*TESTO FORNITO*
>>>>
Turismo sostenibile tra realtà e apparenza. Brevi appunti di sociologia

Il turismo moderno è un fenomeno ampiamente partecipato da tutti gli strati sociali, in quanto si è ormai affermato come importante componente di sviluppo socio-economico di un determinato territorio. Assume dunque i connotati di una forza centripeta, che attrae vari “attori turistici” ordinari e saltuari, al fine di raggiungere un equilibrio tra domanda, offerta e luogo deputato. Un tema complesso e trasversale, che si alimenta principalmente di un’attenta analisi sociologica, in quanto interdipendente con la componente umana. Questo lavoro si annuncia come il preambolo di una serie di articoli sul tema, volti a sviscerare le numerose analisi specifiche che ne possono derivare.
<<<<
*RECORD RACCOLTI*
>>>>
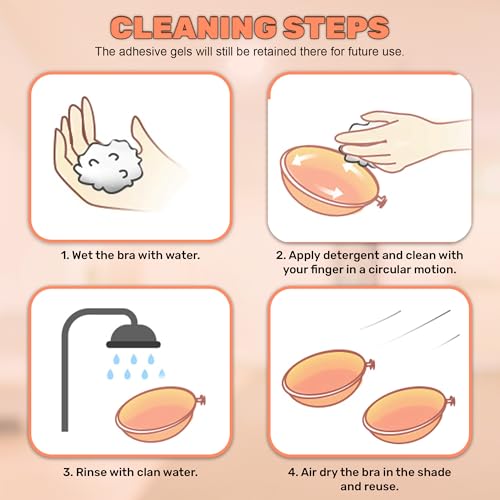 CLEANING STEPS
The adhesive gels will still be retained there for future use.

1. Wet the bra with water.

2. Apply detergent and clean with your finger in a circular motion.

3. Rinse with clan water.

4. Air dry the bra in the shade and reuse.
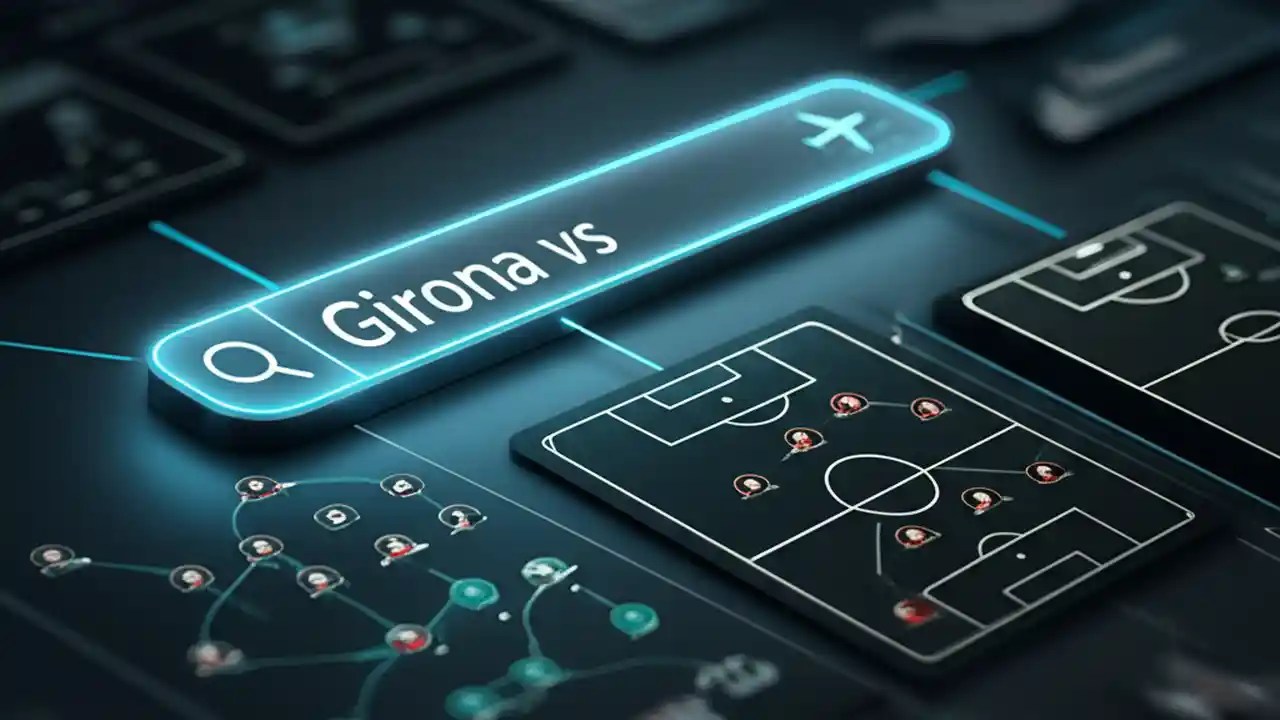 Girona vs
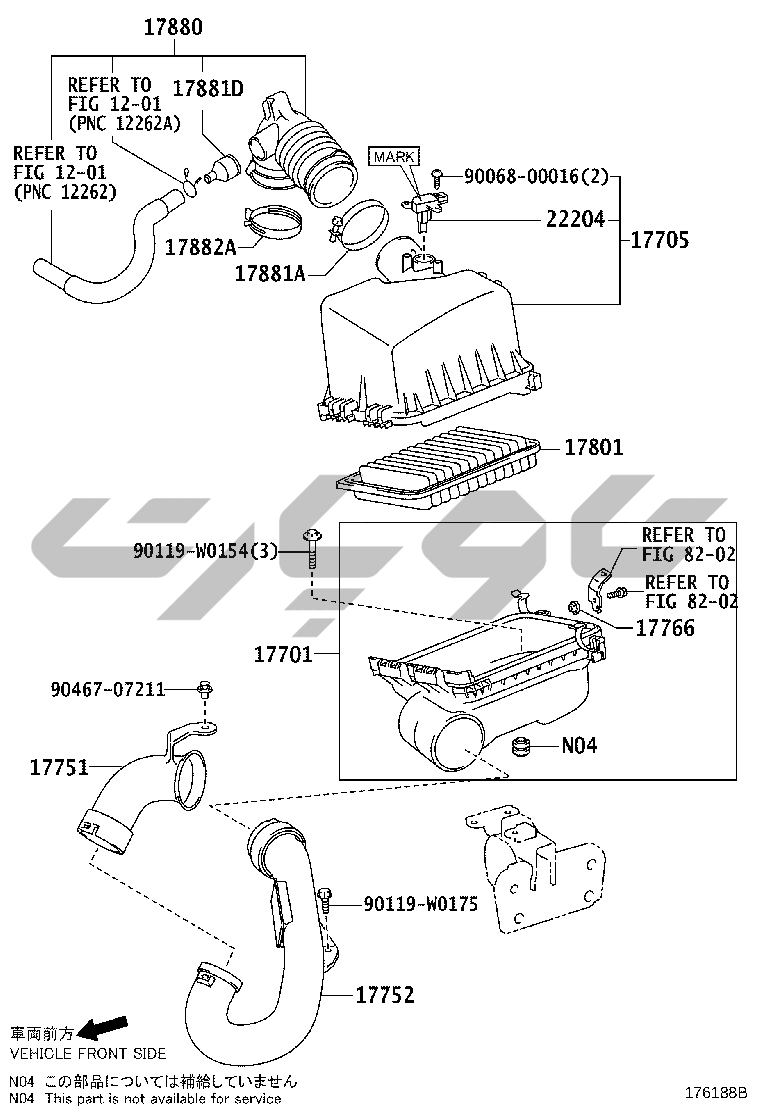 17880

REFER TO FIG 12-01 (PNC 12262A)

17881D

REFER TO FIG 12-01 (PNC 12262)

MARK

90068-00016(2)

22204

17705

17882A

17881A

17801

90119-W0154(3)

REFER TO FIG 82-02

REFER TO FIG 82-02

17766

17701

90467-07211

N04

17751

90119-W0175

17752

車両前方
VEHICLE FRONT SIDE

N04 この部品については補給していません
N04 This part is not available for service

176188B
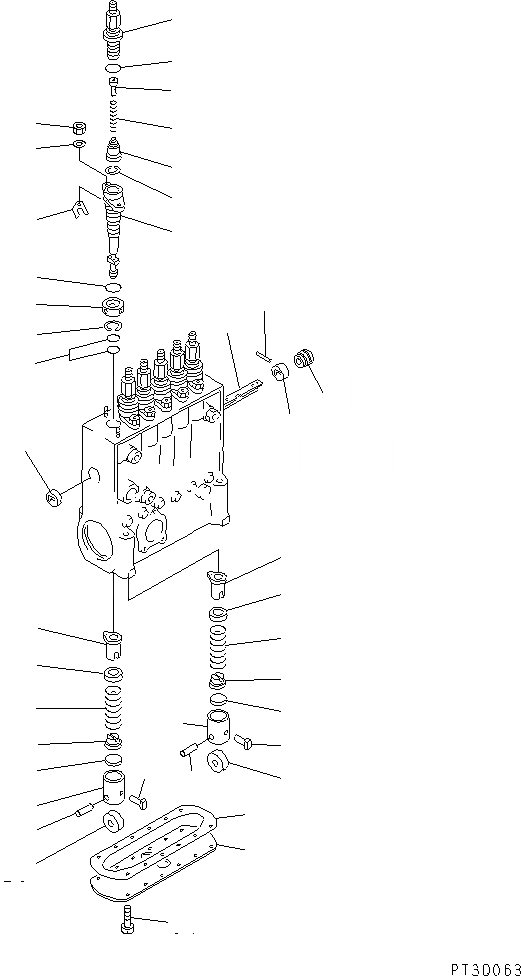 PT30063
<<<<
*COMPITO A*
Secondo il testo sul turismo sostenibile, come si presenta il lavoro stesso rispetto agli articoli successivi?
*COMPITO B*
Prosegui il testo sul turismo sostenibile dal punto in cui si interrompe.
I record qui non hanno alcun peso.

*SPAZIO RISPOSTA A*
Come il preambolo di una serie di articoli sul tema.

*SPAZIO RISPOSTA B*
Turisti e comunità: la degenerazione socio-economica

Partendo dal fruitore del fenomeno turistico, ossia il turista in senso stretto, esso appare, sotto un profilo sociologico, come la conseguenza di una scissione della vita lavorativa dalla vita personale; il tempo libero si configura in fuga psicologica, in quanto risultato dell’alienazione professionale e nella sfera privata, quest’ultima spesso incapace di liberare l’espressività di ciascuno. Ne deriva dunque un’evasione verso l’extra-quotidiano, il più delle volte “istigato” da un accesso superficiale  e omologato alla comunicazione di massa, con il rischio di ricercare inconsciamente gli stessi elementi nocivi della società metropolitana, seppur sotto diverse vesti. Si traduce così nella ricerca di una “bolla esperienziale”, dove il territorio è al servizio dei bisogni del singolo viaggiatore e l’ambiente ideale è quello più funzionale: tutte risorse da sfruttare per rendere più distante la percezione della quotidianità e vivere lo “stordimento del viaggio”. L’esperienza è quindi la scoperta di un’icona, un luogo unico da vivere emotivamente, celebrare temporaneamente e infine conservare nel ritorno alla propria sfera personale[1]. Di conseguenza, si predilige un ventaglio di possibilità di qualsiasi matrice –culturale, antropologica, naturalistica, artistica etc.- per la ricerca della propria temporanea icona, realizzando così una vera e propria domanda all’industria turistica e alle comunità locali di predisporre un’offerta variegata e incline a promuovere l’unicità.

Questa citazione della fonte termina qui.